Two things came to mind on my drive home today. One was a teenage card magician I saw on Penn & Teller Fool Us. She watched cardistry videos and said, “I can do that,” and in, I think it was less than 2 years, she was performing in Vegas. Kids are simple like that. “That's cool, I think I can do that.” That's all I want to keep believing about myself. I want to believe I can get the formula right, keep the plants alive, master the technique, or create my mind's eye of what something should look like. I want the fun of experimentation, the hard truths of failure, and the spillage of lessons and learning to influence everything else I touch. I want people to feel their own motivation and perspective as it bleeds into what we're each trying to create. I want “my” enthusiasm to be what used to be the spirit of bothering to be alive striving for things in the first place. I forgot the other thing.

I never get more excited than when I see that I've made someone think about what they could pull off. I already know I'm going to get everything I want. That's been the story of my whole life. There's no surprise that I'm the kind of person I am with certain inevitable conclusions. You? Hoards, masses. You otherwise forlorn and forgotten who've gotten fat off the land and put away childish things? What can you do? Because, in my experience, it's next to nothing but fluff your proverbial pillow. You don't believe, you haven't helped, and your next modest, affordable, mature goal will be quite enough, thank you. Just okay is just okay.
 
We need more. We need something akin to the kind of indomitable faith that the religious zealots peck at. I budget. I don't have faith I can afford a bourbon barrel. I don't have faith I can grow micro greens. I don't have faith I can 3D print a tugboat. I don't have faith I can dig a pool, fix my moving truck, or get a mobile coffee van up and running again. I have the strong indication that working towards and gaining perspective in pursuing those things are going to contribute to the self-affirming message that goals for their own sake, just beyond what you can reach without the appreciable effort, are always worth having and at the base of everything. There is no riding out the storm without degrading before your own eyes. There is no “you” without the new and improved version staring at you from the future.

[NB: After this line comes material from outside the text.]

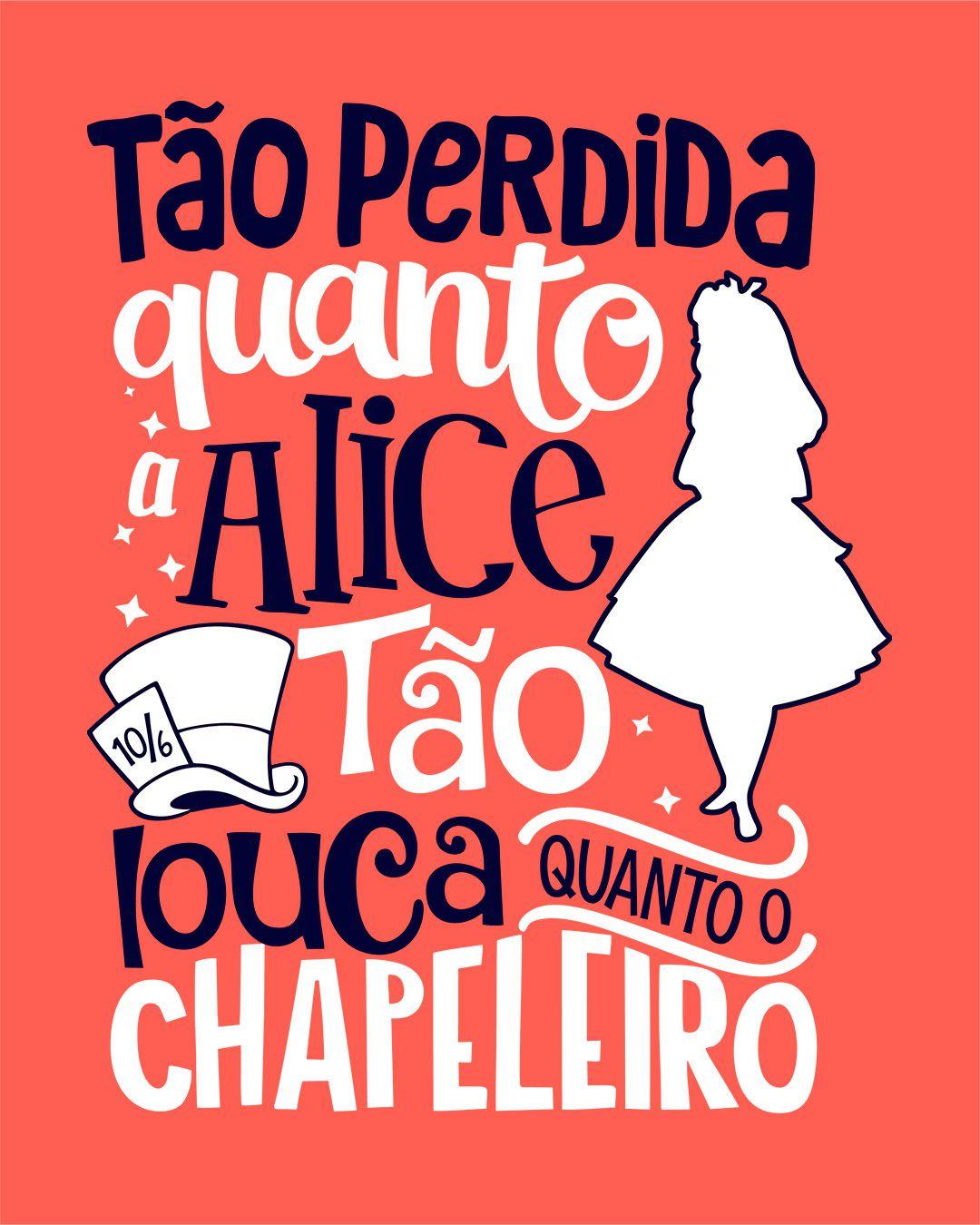 Camiseta Tão perdida quanto a Alice, tão louca quanto o Chapeleiro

If getting to know older people has been any indication, it's that you'll always feel it. You'll remember what you were like. You'll know what's still plaguing you as something to do. Why are there a million micro-breweries with 40 and 50-somethings recycling each other's themes and being weirdly smug for someone so unattractive? They're getting to be the go-getter 20-something again. They're getting to translate the years of their lives of sacrifice and savings into the freedom or ownership they didn't pursue earnestly and early. I've written from this exact mental place every year of my 20s. I haven't been able to run from the ethos and example embedded in my head, and at least I can say I'm talking about it from my house in my field a mere 2 months away from having an irresponsible amount of expendable income. Every spider bigger than the last I have to kill will testify to what it's taken mentally, physically, and financially to get here. Every mud hole I've stepped in, excuse I've heard, and feigned enthusiasm I've parlayed into a mocking line of a blog will pave the way as well.

The train's coming. Are you getting on or getting hit? Because we're certainly suffering the concussion of taking considerably less responsibility for ourselves.